I hope to be at the AGM this year as I am heavily invested here at ENQ, keen to meet the management and hopefully get a better feel for their direction and strategy.
Looking forward to the imminent update at just a couple of weeks away and seeing some hard figures for FCF and debt reduction over the last couple of months.
I wish ML would get on with these purchases, if the sp starts climbing they may be limited and we want to get the first 25m shares out of the way. The sp was down yesterday, they should have been buying a boat load!
Sek, yep, understand your point, but this tax is not applied to all businesses, so why can't a minority that is suffering punitively challenge the government? If the tax is based on the making of excessive profits, where are these profits? Why does this tax not allow for all tax losses, other businesses are allowed? I am sorry, sovereign or not, EPL is unfair and has disrupted the market and is damaging the UK economy. If it cannot be challenged, personally, I would de-list from the UK stock market and list elsewhere, still have to pay EPL but the UK Government would not benefit from other future tax revenue.
I hope they (NS O&G companies) start making noises about a legal challenge a.s.a.p. The companies should all get together (even through the trade association) and put some money in a pot for a legal challenge. Such a challenge may even help the sp if people believed it might be successful. Any successful challenge would have a massive positive impact on the sector whether from increased profits, reserve valuations and economic stability/environment perspectives.
ENQ in the low 15p and Brent up at $89.59, we should be having a decent bounce purely based on the Brent price, but nothing, plus volumes have been very low. I cannot understand why the analysts are not issuing or reiterating targets. It seems that ENQ and NS O&G have fallen off the radar. I just hope that ENQ's ridiculously low valuation represents a coiled spring that will eventually fire the sp upwards. I can't remember owning a share that has been so incredibly undervalued, particularly given the level of debt reduction - why does the sp not reflect the ENQ's net asset value and FCF?

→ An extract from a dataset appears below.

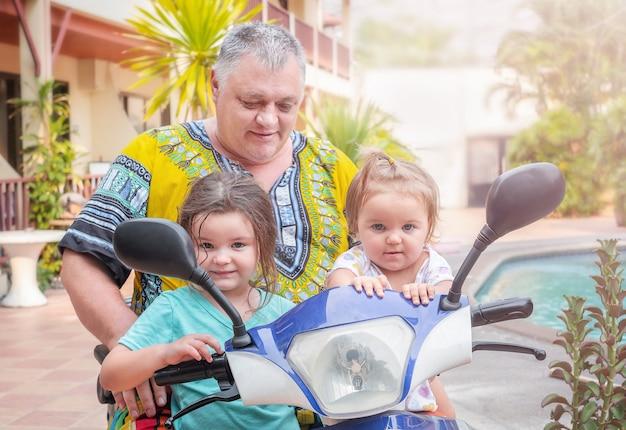 Avô com netos em um retrato de moto elétrica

Jan, I know this half million trade would normally be a UT and appreciate your responding. I was surprised that there should be such a large UT on such a low volume day, hence my wondering if it were a buyback trade. Thank you for putting me straight.
Topped up again, if Brent holds at the $86-88 range or higher, then the sp will surely rise into the next update, backed up by buybacks - I wonder if the late almost half million trade was the start of the buybacks. I assume ENQ will want to get a couple of purchases and then RNS to say they have started buybacks.
It appears the Arms Industry is about to have its own windfall moment, so I look forward to EPL being applied to any excessive profits!?!
Back to ENQ and EPL, when is the government going to announce the new EPL baseline figures?? Any increases should help a very little to underpin share prices of NS O&G's.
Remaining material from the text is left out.